Niederländische Oster-Rekorde

Auch in den Niederlanden – vor allem im Osten und Norden – kennt man die Tradition der Osterfeuer. Es gibt sogar einen besonderen Rekord zu vermelden: Das Mini-Dorf Espelo mit rund 370 Einwohnern, gelegen in der niederländischen Provinz Overijssel, hat im Jahr 2012 das größte Osterfeuer der Welt abgefackelt. Laut Guinnessbuch der Rekorde war es 45,98 Meter hoch.

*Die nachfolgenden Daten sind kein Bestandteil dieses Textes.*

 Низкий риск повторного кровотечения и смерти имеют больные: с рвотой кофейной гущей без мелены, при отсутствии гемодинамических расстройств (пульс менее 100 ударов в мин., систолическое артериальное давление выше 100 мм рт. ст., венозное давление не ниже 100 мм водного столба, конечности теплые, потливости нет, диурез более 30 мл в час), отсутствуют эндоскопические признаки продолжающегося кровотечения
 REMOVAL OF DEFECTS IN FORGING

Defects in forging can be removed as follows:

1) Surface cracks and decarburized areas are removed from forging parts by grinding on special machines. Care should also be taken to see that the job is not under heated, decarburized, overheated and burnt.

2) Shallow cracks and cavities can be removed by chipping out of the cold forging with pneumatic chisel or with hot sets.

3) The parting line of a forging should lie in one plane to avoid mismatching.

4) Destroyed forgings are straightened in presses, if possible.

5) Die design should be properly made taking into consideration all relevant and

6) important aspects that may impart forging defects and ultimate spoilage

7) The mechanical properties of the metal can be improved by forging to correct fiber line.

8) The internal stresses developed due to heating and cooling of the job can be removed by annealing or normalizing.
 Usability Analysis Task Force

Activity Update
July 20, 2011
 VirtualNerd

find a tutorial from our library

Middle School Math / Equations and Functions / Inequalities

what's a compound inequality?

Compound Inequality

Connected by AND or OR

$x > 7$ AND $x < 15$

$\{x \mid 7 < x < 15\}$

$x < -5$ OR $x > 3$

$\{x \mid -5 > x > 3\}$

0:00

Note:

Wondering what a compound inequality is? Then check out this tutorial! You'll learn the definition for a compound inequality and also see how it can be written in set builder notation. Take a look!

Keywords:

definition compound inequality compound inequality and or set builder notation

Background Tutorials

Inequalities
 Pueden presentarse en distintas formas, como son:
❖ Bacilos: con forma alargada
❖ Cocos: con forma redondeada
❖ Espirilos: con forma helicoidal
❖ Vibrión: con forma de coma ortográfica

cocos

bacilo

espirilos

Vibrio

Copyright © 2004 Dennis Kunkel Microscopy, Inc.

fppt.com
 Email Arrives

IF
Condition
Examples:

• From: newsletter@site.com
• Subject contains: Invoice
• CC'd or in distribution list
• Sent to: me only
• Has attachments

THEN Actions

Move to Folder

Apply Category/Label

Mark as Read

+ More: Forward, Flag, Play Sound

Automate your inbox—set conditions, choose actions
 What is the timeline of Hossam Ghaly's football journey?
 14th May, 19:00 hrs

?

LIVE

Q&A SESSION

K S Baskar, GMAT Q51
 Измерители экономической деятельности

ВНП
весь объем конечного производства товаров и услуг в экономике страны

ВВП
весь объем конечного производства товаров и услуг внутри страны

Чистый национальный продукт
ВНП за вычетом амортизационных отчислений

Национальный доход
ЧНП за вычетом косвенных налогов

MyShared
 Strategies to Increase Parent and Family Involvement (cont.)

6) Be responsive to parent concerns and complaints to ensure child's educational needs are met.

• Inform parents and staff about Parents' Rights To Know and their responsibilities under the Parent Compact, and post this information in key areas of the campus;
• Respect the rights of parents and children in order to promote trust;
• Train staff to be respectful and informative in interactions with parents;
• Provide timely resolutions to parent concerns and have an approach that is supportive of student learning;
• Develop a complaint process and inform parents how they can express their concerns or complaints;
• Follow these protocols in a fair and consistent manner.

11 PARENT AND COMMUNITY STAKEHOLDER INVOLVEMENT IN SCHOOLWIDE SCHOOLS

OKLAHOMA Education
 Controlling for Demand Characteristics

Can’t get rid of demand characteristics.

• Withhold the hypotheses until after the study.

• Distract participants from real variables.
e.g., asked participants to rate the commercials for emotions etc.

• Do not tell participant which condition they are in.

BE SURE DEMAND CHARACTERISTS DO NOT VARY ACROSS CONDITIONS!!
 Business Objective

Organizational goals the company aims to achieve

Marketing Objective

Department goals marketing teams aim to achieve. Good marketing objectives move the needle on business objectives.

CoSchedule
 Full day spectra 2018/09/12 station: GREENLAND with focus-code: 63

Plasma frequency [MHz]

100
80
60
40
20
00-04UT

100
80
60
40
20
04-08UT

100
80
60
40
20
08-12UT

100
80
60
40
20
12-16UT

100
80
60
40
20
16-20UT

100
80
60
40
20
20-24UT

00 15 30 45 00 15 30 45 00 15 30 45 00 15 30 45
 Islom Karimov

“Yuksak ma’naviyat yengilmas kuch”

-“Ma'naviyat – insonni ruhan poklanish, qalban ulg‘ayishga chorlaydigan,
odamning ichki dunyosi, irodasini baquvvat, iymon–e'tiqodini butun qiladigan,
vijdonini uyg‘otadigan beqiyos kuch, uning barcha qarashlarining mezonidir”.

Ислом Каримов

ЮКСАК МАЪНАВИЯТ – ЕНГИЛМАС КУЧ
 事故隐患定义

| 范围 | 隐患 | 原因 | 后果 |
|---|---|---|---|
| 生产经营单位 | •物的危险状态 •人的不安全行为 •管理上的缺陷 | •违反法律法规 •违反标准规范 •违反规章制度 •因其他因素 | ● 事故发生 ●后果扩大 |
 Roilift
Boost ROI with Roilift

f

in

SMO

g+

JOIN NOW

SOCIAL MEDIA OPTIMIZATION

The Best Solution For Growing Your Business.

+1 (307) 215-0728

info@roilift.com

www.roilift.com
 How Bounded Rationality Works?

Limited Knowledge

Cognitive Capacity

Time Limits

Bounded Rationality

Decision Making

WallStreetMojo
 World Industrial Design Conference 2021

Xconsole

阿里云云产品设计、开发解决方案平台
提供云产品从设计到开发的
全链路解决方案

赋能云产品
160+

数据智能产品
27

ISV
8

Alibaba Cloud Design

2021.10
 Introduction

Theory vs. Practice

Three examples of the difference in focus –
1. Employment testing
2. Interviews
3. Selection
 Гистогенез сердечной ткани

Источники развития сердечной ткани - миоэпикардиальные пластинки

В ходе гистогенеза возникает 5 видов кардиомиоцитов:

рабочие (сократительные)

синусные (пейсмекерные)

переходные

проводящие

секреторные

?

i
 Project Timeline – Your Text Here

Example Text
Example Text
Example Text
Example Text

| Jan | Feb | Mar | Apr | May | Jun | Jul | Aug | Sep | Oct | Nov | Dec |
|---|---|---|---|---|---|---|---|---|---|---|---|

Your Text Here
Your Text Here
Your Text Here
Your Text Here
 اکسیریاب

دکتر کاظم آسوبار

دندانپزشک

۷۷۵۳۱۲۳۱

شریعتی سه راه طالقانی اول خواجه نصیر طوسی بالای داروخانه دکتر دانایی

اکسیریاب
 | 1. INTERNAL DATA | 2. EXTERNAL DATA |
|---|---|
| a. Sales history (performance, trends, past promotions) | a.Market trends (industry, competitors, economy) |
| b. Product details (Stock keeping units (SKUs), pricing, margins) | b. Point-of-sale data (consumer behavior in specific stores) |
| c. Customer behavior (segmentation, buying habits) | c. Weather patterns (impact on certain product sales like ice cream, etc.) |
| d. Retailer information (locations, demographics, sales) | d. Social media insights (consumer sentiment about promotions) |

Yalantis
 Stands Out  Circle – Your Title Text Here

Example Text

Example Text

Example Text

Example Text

Ebenfalls rekordverdächtig ist eine ganz andere Tradition, nämlich die der Passionen. In keinem anderen Land der Welt soll die Matthäuspassion so beliebt wie in den Niederlanden. Und so pilgern Tausende von Niederländern an Ostern in die Kirchen und Konzertsäle, um drei Stunden lang das Leiden und Sterben von Jesus Christus musikalisch zu verfolgen. Bei der Jugend kommt diese althergebrachte Tradition weniger gut ans: Sie trifft sich lieber in Nordbrabant zum Mega-Oster-Konzert namens "Paaspop". Das dauert nicht nur drei Stunden, sondern ganze drei Tage. Und auch hier wurde wieder ein Rekord aufgestellt: 51.000 Besucher lockte diese Oster-Veranstaltung im vergangenen Jahr an.